*SELECTED EXTRACT*
How to use a minimise mean squared loss function in Julia for gradient descent?

Hi everyone, I’m very new to Julia and I’m currently trying to understand the language by building from scratch multivariate linear regression using gradient descent. I’m coming from a Python/R background so apologies if I don’t follow Julia conventions yet (I’m open for suggestions).

I have constructed my loss function as follows;

    mean_squared_cost(X, y, θ)

This function computes the batch cost based on the values 
of the design matrix (X), target vector (y),
 and the weights (θ) passed to it.

This function ignores regularisation for brevity's sake.

function mean_squared_cost(X, y, θ)
    # Sample size
    m = size(X)[1]

    # Vectorised Prediction loss
    preds = X * θ
    loss = preds - y

    # Half mean squared loss
    cost =  (1/(2m)) * (loss' * loss)

    return cost

The next function uses gradient descent via a loop to try to find the best weights.

    lin_reg_grad_descent(X, y, α, fit_intercept=true, n_iter=1000)

This function uses the gradient descent algorithm to find the 
best weights (θ) 
that minimises the mean squared loss between the predictions
that the model generates and the target vector (y).

A tuple of 1D vectors representing the weights (θ)
and a history of loss at each iteration (𝐉) is returned.
function lin_reg_grad_descent(X, y, α, fit_intercept=true, n_iter=1000)
    # Initialize some useful values
    m = length(y) # number of training examples

    if fit_intercept
        # Add a constant of 1s if fit_intercept is specified
        constant = ones(m, 1)
        X = hcat(constant, X)
        X # Assume that the user added constants

    # Use the number of features to initialise the theta θ vector
    n = size(X)[2]
    θ = zeros(n)

    # Initialise the cost vector based on the number of iterations
    𝐉 = zeros(n_iter)

    for iter in range(1, stop=n_iter)
        pred = X * θ

        # Calcaluate the cost for each iter
        𝐉[iter] = mean_squared_cost(X, y, θ)

        # Update the theta θ at each iter
        θ = θ - ((α/m) * X') * (pred - y);
    return (θ, 𝐉)

This requires manual tweaking of the alpha term and the number of iterations as well as the plotting of the cost values. I know I can use an optimisation function to find the best weights automatically.

Reading around, I have come accross Optim as a library that can handle this but I can’t seem to figure out how to use it for find the best theta values. How can I replace the loop with an optimisation algorithm?

Thanks in advance. Julia rocks!

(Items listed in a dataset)
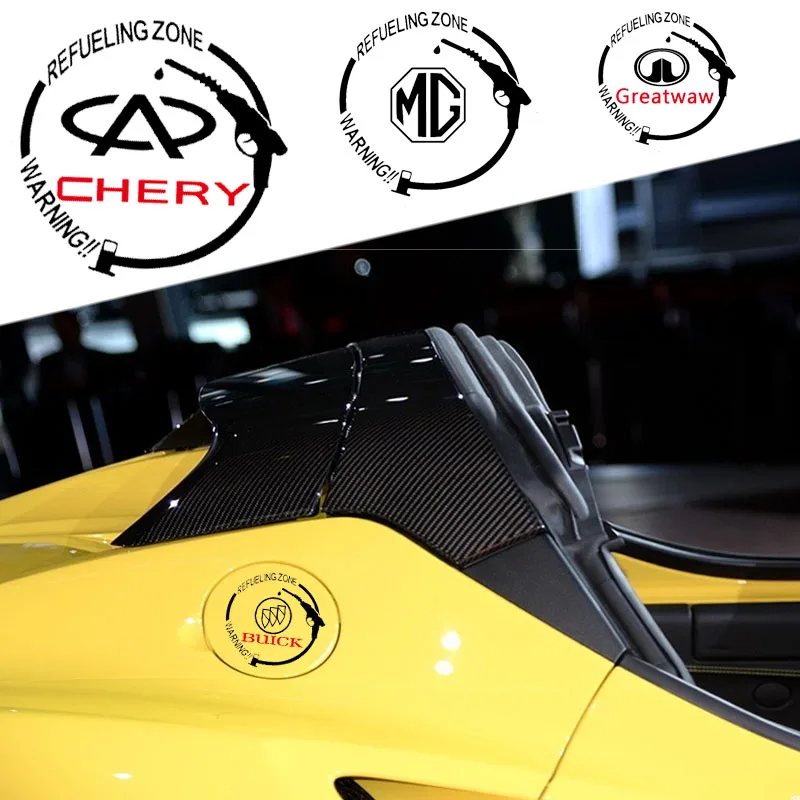 

1pcs Car Waterproof Fuel Tank Cover Sticker for Peugeot 308 Partner 307 206 207 208 3008 407 406 408 508 2008 Car Accessories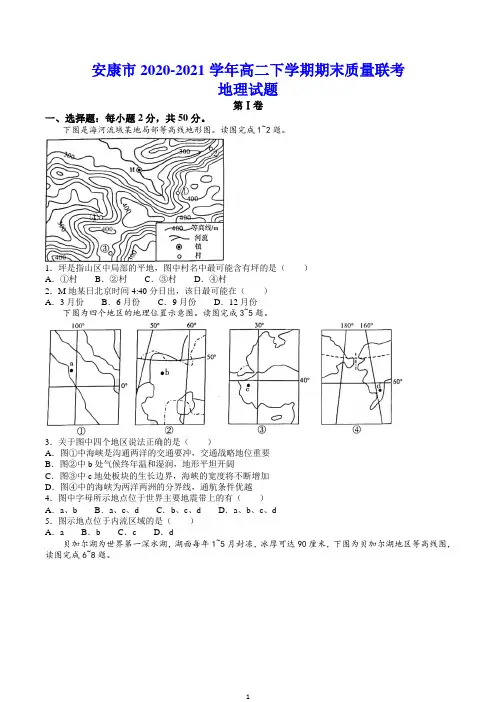 安康市2020-2021学年高二下学期期末质量联考 地理试题(含答案)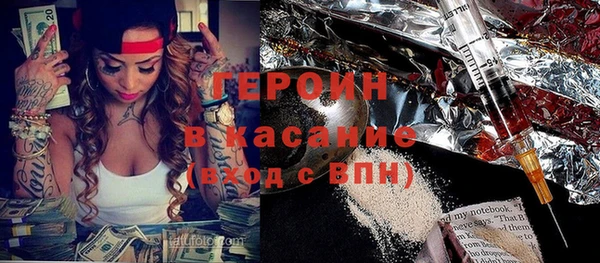 ECSTASY Алексеевка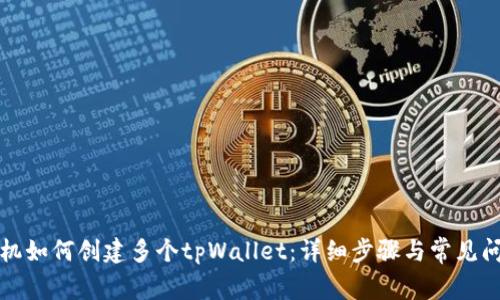 一部手机如何创建多个tpWallet：详细步骤与常见问题解答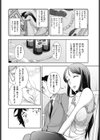淫デレお姉さん 【天野祭さんの淫デレ】試し読み7ページ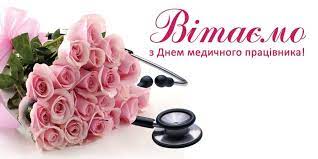 Ви обрали благородну і відповідальну професію — стояти на варті здоров'я, оберігати… Ixgtjaqe9xjssm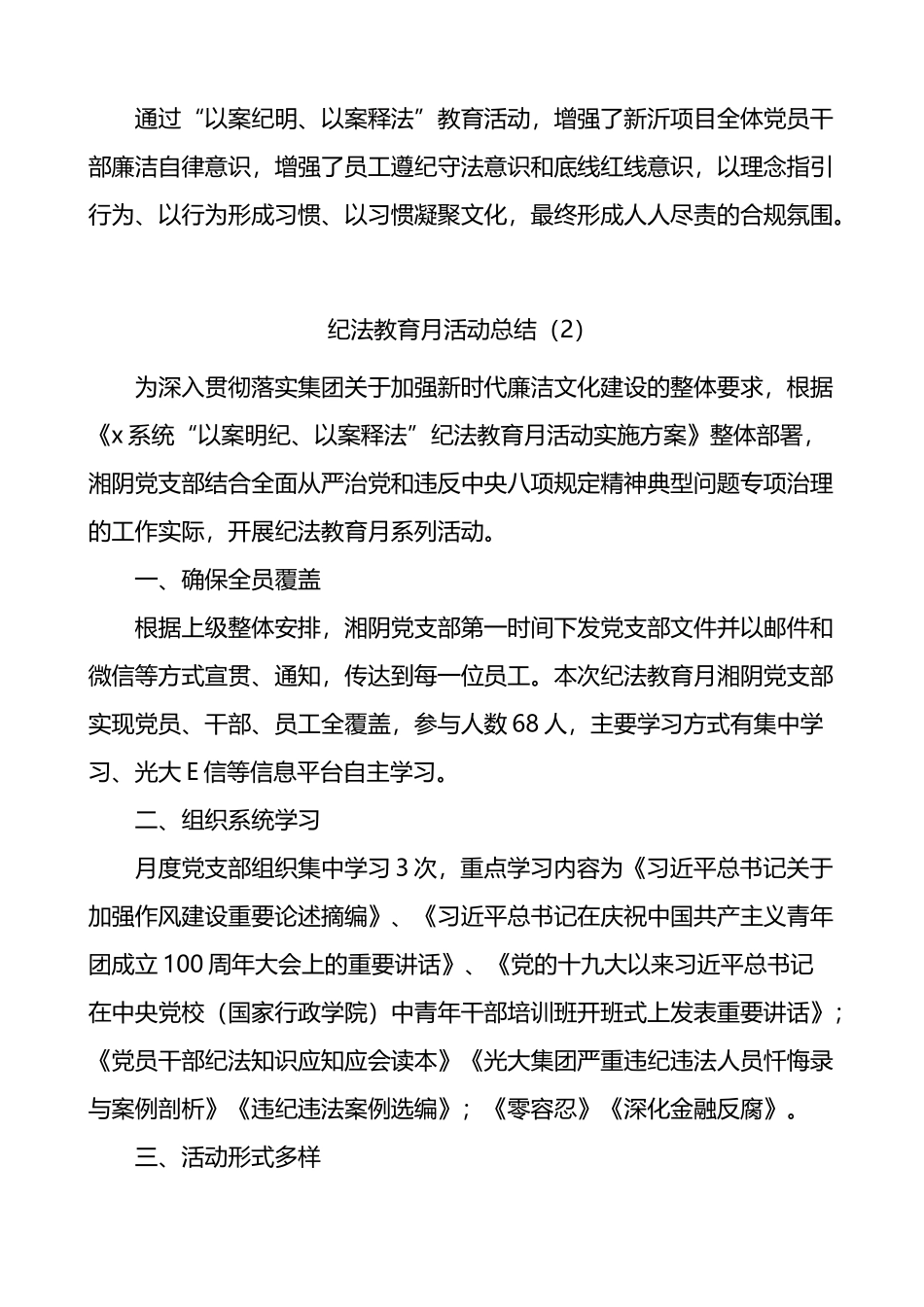 纪法教育学习宣传月活动经验材料汇编（10篇）.docx_第3页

*WHAT IS NEEDED*
Can you quote the Julia gradient descent thread, starting with "# Calcaluate the" and going on through "an optimisation algorithm?"?

*ANSWER SPACE*
# Calcaluate the cost for each iter
        𝐉[iter] = mean_squared_cost(X, y, θ)

        # Update the theta θ at each iter
        θ = θ - ((α/m) * X') * (pred - y);
    return (θ, 𝐉)

This requires manual tweaking of the alpha term and the number of iterations as well as the plotting of the cost values. I know I can use an optimisation function to find the best weights automatically.

Reading around, I have come accross Optim as a library that can handle this but I can’t seem to figure out how to use it for find the best theta values. How can I replace the loop with an optimisation algorithm?